WHAT TO DO
Repeat exactly the lines of the listing from the line containing "What distance from the camera is" through its last line, and nothing beyond them.
**** DATA FOR PROCESSING
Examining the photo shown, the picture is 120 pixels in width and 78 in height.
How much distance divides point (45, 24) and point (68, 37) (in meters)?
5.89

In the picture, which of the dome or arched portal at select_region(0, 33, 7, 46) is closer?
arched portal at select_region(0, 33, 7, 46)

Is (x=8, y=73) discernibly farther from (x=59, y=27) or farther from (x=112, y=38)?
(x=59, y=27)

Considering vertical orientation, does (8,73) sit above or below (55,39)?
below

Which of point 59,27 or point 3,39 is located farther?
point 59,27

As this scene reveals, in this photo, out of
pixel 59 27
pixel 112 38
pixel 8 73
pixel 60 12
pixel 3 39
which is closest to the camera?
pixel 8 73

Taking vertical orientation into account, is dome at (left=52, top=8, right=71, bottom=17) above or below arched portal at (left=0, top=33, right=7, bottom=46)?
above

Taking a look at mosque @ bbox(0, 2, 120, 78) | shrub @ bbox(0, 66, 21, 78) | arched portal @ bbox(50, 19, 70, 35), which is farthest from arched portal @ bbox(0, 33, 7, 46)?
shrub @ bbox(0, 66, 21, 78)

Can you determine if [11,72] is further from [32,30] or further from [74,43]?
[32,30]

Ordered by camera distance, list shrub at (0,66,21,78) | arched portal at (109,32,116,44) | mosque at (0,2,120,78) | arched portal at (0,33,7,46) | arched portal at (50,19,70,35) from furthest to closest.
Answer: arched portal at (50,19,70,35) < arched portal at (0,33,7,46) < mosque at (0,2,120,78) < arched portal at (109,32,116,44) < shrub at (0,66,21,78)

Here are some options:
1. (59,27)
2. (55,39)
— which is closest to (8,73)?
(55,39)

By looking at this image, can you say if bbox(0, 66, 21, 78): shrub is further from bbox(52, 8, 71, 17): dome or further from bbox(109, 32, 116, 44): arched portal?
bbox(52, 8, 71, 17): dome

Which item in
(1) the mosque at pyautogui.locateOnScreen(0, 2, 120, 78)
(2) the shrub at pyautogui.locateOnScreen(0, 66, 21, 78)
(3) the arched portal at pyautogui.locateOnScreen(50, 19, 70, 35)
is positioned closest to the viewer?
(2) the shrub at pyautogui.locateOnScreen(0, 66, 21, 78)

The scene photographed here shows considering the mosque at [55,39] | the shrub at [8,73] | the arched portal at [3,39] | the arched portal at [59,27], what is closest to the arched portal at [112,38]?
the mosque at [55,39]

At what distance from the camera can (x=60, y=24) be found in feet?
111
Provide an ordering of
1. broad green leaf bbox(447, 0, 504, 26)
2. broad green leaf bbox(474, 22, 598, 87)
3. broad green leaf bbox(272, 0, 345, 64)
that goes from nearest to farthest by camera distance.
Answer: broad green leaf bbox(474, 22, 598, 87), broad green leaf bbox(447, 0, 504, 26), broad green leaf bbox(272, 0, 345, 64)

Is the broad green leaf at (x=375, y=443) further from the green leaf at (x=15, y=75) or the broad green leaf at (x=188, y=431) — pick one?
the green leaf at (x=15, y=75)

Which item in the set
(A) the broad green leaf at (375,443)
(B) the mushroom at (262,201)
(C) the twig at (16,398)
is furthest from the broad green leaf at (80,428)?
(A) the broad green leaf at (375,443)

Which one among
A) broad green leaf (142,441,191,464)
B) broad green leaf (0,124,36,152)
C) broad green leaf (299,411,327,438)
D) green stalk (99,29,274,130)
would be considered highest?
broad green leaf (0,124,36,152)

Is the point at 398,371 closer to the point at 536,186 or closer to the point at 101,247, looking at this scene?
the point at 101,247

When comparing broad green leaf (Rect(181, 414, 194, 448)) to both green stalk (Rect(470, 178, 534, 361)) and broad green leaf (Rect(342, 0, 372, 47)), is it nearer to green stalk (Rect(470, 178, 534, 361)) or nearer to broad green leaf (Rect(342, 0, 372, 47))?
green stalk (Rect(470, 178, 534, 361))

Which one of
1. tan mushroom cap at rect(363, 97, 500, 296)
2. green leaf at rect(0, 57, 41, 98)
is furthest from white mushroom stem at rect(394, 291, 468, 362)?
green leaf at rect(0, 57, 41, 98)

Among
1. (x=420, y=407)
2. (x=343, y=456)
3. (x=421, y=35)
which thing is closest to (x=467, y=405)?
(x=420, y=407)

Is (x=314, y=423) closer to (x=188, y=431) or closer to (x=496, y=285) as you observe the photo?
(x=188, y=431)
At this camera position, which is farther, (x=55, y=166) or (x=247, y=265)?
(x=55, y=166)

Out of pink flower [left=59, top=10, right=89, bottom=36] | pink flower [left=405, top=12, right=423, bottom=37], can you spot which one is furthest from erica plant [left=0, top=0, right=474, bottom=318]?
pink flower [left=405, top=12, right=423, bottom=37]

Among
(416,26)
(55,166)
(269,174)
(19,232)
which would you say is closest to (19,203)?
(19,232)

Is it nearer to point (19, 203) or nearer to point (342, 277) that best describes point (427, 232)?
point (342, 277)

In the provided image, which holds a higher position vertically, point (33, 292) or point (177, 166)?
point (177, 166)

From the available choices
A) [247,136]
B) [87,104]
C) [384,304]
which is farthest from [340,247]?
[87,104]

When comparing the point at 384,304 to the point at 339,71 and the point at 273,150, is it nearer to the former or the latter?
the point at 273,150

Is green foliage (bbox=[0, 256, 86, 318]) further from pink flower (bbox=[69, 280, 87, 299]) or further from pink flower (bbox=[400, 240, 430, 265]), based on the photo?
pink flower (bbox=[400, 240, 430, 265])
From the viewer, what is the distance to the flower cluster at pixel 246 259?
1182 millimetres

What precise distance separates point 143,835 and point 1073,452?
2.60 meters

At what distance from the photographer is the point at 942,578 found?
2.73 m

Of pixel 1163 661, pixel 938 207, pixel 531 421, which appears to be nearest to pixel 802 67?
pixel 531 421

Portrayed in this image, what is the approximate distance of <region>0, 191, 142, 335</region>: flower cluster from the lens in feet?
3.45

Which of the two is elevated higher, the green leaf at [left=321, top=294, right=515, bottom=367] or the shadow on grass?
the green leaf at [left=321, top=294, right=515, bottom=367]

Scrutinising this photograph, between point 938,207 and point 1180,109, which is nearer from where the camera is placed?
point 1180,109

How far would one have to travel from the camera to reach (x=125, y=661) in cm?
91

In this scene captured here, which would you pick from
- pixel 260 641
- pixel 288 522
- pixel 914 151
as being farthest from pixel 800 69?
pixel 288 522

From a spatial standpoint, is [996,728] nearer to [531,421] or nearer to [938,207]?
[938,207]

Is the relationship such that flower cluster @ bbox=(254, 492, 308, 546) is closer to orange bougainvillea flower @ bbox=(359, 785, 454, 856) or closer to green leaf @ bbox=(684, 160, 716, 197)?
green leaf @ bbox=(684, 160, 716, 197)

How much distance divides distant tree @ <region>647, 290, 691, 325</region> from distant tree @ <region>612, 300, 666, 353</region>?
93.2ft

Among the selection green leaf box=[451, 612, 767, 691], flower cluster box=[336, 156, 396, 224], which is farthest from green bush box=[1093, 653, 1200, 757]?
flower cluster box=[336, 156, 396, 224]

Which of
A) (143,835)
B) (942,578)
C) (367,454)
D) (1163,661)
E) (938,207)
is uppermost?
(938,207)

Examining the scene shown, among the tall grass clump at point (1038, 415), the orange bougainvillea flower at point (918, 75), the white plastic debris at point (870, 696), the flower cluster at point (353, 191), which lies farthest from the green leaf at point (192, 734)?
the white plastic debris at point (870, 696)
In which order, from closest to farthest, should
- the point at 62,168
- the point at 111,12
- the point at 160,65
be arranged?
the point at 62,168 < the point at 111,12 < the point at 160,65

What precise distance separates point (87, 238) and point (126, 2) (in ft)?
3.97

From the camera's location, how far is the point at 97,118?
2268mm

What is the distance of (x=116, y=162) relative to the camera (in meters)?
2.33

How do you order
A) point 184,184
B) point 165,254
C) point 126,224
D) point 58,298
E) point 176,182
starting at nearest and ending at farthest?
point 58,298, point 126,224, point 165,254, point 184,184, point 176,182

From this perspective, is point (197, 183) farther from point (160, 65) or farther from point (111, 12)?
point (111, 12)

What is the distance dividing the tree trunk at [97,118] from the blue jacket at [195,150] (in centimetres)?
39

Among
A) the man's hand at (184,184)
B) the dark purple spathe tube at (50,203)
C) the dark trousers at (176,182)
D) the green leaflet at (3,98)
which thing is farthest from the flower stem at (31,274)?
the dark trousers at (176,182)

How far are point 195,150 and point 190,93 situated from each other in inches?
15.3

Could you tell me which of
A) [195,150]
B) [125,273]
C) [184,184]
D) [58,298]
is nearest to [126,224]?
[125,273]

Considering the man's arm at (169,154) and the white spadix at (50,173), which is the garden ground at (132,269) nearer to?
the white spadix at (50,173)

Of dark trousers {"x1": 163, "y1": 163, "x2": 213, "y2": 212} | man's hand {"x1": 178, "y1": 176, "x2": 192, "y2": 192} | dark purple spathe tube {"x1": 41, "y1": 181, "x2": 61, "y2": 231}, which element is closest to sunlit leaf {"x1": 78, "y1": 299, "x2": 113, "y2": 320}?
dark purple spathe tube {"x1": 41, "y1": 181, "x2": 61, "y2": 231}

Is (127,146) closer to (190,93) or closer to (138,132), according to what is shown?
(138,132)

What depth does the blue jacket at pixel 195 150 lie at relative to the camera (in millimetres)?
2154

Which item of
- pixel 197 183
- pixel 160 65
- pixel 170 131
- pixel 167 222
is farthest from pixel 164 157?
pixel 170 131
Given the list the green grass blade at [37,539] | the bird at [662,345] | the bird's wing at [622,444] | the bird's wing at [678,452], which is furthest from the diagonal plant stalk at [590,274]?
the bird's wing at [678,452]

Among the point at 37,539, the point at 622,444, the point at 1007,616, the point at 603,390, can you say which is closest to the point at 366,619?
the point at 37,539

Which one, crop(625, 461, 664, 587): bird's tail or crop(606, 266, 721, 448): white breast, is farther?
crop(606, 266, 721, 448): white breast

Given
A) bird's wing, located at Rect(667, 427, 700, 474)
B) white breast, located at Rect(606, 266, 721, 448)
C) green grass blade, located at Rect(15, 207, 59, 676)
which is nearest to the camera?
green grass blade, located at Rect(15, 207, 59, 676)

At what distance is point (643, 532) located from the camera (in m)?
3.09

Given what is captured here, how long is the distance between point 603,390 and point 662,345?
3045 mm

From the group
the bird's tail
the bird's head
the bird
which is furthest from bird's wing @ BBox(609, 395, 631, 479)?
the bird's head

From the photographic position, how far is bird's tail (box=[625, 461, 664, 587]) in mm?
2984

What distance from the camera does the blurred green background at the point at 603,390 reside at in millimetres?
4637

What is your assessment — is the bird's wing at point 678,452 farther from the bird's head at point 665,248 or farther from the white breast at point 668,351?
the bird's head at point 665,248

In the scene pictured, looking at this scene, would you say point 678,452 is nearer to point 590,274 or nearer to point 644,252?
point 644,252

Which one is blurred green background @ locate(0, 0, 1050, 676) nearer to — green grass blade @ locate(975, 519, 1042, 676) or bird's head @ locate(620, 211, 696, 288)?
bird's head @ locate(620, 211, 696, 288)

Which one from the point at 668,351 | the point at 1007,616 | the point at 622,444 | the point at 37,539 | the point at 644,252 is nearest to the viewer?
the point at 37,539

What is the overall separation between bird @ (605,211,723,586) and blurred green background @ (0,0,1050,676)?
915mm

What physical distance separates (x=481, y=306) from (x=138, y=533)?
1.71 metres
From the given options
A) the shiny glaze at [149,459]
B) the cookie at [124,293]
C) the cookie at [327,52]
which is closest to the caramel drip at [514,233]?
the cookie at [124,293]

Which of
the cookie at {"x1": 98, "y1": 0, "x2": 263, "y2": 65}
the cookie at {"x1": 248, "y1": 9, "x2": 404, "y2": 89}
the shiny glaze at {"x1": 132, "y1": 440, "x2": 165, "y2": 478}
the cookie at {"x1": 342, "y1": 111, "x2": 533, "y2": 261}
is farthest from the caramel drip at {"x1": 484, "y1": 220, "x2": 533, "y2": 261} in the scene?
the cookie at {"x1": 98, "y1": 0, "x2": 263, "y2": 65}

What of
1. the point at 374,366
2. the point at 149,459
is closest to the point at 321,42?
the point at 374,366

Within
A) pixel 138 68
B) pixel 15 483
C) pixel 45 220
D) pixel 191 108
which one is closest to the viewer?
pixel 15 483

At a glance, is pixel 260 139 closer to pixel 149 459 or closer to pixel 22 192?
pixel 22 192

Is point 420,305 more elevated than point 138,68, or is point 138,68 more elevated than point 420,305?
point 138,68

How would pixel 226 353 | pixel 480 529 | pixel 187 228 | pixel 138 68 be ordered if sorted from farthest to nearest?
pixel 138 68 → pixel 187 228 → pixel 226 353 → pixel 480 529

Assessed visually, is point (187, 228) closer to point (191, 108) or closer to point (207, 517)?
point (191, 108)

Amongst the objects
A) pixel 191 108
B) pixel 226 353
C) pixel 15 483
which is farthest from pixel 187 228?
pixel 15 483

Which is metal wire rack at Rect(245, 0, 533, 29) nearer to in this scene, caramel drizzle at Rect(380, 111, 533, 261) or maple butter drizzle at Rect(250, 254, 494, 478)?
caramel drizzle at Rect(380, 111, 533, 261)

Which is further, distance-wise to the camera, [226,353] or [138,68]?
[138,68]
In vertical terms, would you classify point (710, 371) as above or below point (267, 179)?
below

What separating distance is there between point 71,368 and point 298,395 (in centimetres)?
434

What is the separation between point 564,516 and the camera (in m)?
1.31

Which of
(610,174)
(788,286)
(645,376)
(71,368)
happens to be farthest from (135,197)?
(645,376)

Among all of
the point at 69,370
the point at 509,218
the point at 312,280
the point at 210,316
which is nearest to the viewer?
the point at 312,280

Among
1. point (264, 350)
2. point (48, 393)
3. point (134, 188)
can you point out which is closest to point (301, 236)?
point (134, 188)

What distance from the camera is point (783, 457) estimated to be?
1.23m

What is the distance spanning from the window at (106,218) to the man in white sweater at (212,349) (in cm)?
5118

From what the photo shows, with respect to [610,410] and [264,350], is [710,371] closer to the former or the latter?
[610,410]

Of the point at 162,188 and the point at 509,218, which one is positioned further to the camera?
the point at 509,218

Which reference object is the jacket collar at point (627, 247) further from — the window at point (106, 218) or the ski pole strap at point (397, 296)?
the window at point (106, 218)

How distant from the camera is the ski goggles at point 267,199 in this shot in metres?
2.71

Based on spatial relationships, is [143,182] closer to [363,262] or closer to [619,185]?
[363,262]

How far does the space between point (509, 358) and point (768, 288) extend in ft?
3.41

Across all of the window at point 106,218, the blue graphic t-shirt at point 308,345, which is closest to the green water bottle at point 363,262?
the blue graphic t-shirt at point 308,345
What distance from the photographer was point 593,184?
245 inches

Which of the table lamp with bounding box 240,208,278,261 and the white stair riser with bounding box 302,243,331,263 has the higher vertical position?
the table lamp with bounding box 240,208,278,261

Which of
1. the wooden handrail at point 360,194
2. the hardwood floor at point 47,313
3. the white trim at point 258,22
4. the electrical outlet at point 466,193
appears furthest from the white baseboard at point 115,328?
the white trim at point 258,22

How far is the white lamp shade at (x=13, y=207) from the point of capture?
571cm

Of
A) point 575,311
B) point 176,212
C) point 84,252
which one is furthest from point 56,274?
********
SOLUTION
What distance from the camera is point (783, 457) estimated to be?
1.23m

What is the distance spanning from the window at (106,218) to the man in white sweater at (212,349) (in cm)?
5118

From what the photo shows, with respect to [610,410] and [264,350], is [710,371] closer to the former or the latter?
[610,410]

Of the point at 162,188 and the point at 509,218, which one is positioned further to the camera?
the point at 509,218

Which reference object is the jacket collar at point (627, 247) further from — the window at point (106, 218) or the ski pole strap at point (397, 296)?
the window at point (106, 218)

How distant from the camera is the ski goggles at point 267,199 in this shot in metres?
2.71

Based on spatial relationships, is [143,182] closer to [363,262] or closer to [619,185]?
[363,262]

How far does the space between point (509, 358) and point (768, 288) extend in ft?
3.41

Across all of the window at point 106,218, the blue graphic t-shirt at point 308,345, which is closest to the green water bottle at point 363,262?
the blue graphic t-shirt at point 308,345
What distance from the photographer was point 593,184?
245 inches

Which of the table lamp with bounding box 240,208,278,261 and the white stair riser with bounding box 302,243,331,263 has the higher vertical position?
the table lamp with bounding box 240,208,278,261

Which of
1. the wooden handrail at point 360,194
2. the hardwood floor at point 47,313
3. the white trim at point 258,22
4. the electrical outlet at point 466,193
appears furthest from the white baseboard at point 115,328?
the white trim at point 258,22

How far is the white lamp shade at (x=13, y=207) from the point of capture?
571cm

Of
A) point 575,311
B) point 176,212
C) point 84,252
which one is furthest from point 56,274?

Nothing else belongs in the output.